Projet de loi Immigration, droit d'asile et intégration

Direction de la Séance

N°441 rect.

19 juin 2018

(1ère lecture)

(PROCÉDURE ACCÉLÉRÉE)

(n° 553 , 552 , 527)


AMENDEMENT

C Demande de retrait
G Demande de retrait
Retiré

présenté par

MM. KARAM, MOHAMED SOILIHI et HASSANI


ARTICLE ADDITIONNEL APRÈS ARTICLE 39

Après l'article 39

Insérer un article additionnel ainsi rédigé :

Dans un délai de dix-huit mois à compter de la promulgation de la présente loi, le Gouvernement remet un rapport au Parlement sur les conditions d'accueil des demandeurs d'asile en Guyane.

Objet

Le présent projet de loi modifie le délai dérogatoire dans lequel une demande d’asile devient tardive en Guyane. Établi à 90 jours pour tout le territoire (au lieu de 120 dans le droit en vigueur), ce délai est fixé à 60 jours en Guyane, compte tenu des caractéristiques et des contraintes particulières de ce territoire qui génèrent, en matière d’asile, une situation différente des autres collectivités françaises.

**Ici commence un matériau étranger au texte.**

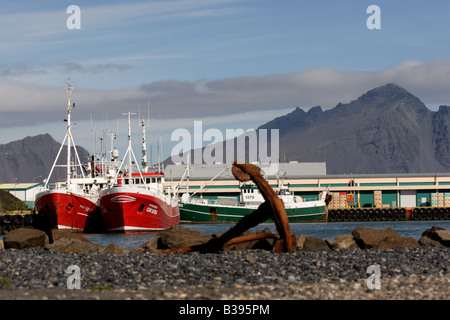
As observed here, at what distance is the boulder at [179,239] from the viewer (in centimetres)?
2638

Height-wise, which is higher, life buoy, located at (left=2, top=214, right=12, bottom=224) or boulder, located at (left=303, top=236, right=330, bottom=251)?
boulder, located at (left=303, top=236, right=330, bottom=251)

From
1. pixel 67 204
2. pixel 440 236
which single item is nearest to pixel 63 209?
pixel 67 204

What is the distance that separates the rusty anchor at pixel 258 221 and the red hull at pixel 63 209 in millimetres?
34622

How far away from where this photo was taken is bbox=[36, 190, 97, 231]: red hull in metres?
58.3

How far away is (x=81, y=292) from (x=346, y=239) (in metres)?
14.0

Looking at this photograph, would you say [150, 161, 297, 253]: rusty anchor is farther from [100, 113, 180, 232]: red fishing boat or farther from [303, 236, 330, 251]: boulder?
[100, 113, 180, 232]: red fishing boat

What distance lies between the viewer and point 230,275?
1897 centimetres

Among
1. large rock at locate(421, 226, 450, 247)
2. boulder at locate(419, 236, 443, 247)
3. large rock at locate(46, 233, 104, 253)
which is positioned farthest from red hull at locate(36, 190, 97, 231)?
boulder at locate(419, 236, 443, 247)

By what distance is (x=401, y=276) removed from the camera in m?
18.7

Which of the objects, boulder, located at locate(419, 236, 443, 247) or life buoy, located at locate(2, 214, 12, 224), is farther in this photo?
life buoy, located at locate(2, 214, 12, 224)

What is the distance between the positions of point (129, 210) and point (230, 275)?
3894 centimetres

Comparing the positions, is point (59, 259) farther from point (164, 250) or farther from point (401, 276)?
point (401, 276)

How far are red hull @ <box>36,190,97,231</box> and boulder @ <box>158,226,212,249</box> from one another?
32280 mm
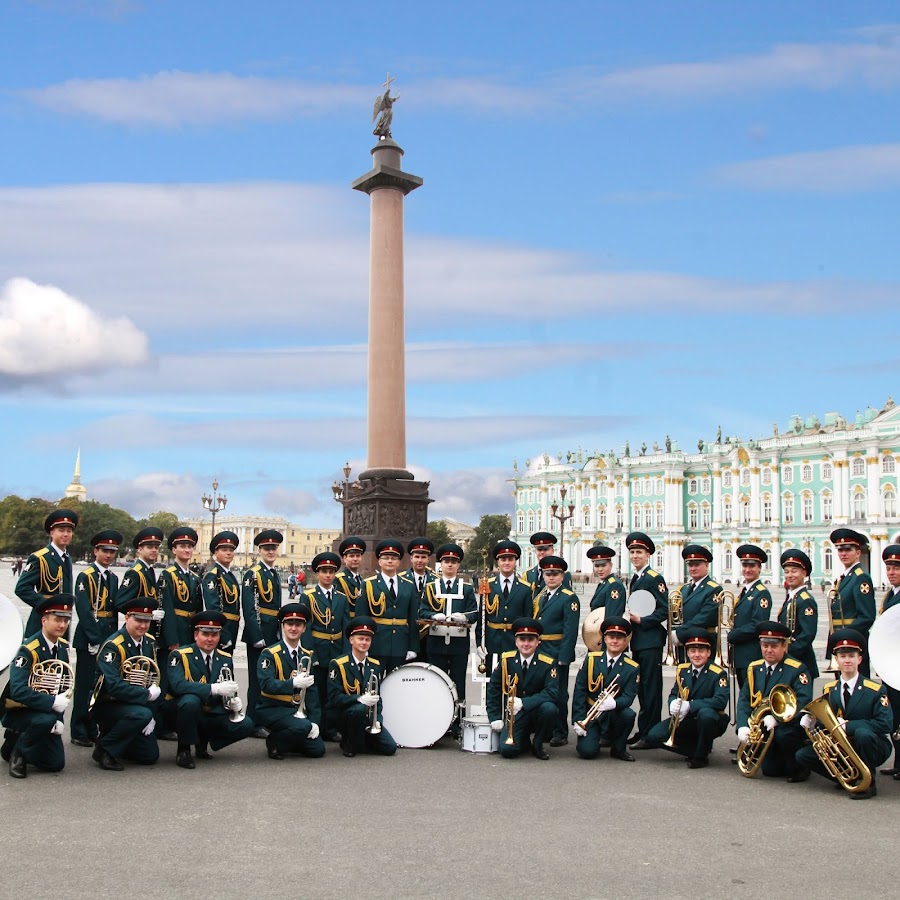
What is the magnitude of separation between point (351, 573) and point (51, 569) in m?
2.79

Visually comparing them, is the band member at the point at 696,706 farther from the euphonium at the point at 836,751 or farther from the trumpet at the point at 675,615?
the euphonium at the point at 836,751

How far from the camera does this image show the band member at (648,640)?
9.55 meters

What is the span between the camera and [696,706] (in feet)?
27.9

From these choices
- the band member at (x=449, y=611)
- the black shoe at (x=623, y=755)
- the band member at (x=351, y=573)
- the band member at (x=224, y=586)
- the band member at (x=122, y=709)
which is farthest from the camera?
the band member at (x=351, y=573)

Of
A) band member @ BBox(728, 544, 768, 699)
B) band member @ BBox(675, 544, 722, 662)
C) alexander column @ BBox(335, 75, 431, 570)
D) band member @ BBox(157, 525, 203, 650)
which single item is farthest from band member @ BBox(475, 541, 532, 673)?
alexander column @ BBox(335, 75, 431, 570)

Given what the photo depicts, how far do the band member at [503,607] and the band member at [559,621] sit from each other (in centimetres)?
14

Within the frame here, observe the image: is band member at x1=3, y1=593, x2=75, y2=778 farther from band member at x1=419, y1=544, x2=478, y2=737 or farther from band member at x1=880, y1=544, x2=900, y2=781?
band member at x1=880, y1=544, x2=900, y2=781

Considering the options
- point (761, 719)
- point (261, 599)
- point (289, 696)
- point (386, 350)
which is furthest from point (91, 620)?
point (386, 350)

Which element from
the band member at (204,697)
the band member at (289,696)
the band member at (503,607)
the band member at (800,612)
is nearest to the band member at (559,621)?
the band member at (503,607)

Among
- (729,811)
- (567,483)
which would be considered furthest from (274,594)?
(567,483)

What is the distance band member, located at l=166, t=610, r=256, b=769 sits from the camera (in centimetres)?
816

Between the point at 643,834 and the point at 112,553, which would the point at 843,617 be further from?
the point at 112,553

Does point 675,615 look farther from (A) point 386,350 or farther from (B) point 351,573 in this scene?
(A) point 386,350

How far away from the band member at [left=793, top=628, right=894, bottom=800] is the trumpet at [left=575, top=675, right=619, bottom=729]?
156 centimetres
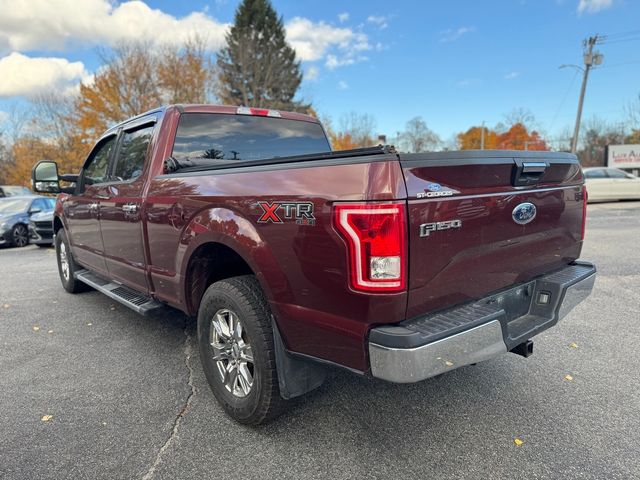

Entourée par le Brésil et le Surinam, la Guyane possède les seules frontières terrestres françaises hors de l’espace Schengen. Ses frontières fluviales sont également particulièrement difficiles à contrôler. En outre, la Guyane est exposée à une forte pression exercée par une demande d’asile. À cet égard, depuis 2015, la demande d’asile a cru de manière exponentielle en Guyane passant de 1 099 demandes en 2014 à 5 917 en 2017, soit une demande plus de cinq fois supérieure.

La demande d’asile en Guyane représente d’ailleurs 82 % de la demande d’asile présentée dans les territoires ultramarins. Il s’agit pour l’essentiel d’une demande haïtienne (près de 89 %), qui ne révèle que marginalement un besoin de protection internationale. Ainsi le taux d’octroi d’une protection internationale par l’OFPRA s’élevait en 2017 à 2,7 % pour Haïti. Pour faire face à cette situation particulière, une antenne de l’Office français de protection des réfugiés et apatrides (OFPRA) a été ouverte à Cayenne, en septembre 2017, afin d’assurer une activité en continu.

Parallèlement, le décret n° 2018-385 du 23 mai 2018 portant expérimentation de certaines modalités de traitement des demandes d’asile en Guyane prévoit également de nouvelles mesures dérogatoires au droit commun. L’expérimentation prévoit notamment de réduire à 7 jours au lieu de 21 le délai dans lequel le demandeur d’asile doit déposer sa demande d’asile à l’OFPRA une fois qu’elle a été enregistrée à la préfecture. Par ailleurs, ce décret modifie les conditions de recours en Guyane des décisions de l’OFPRA devant la CNDA.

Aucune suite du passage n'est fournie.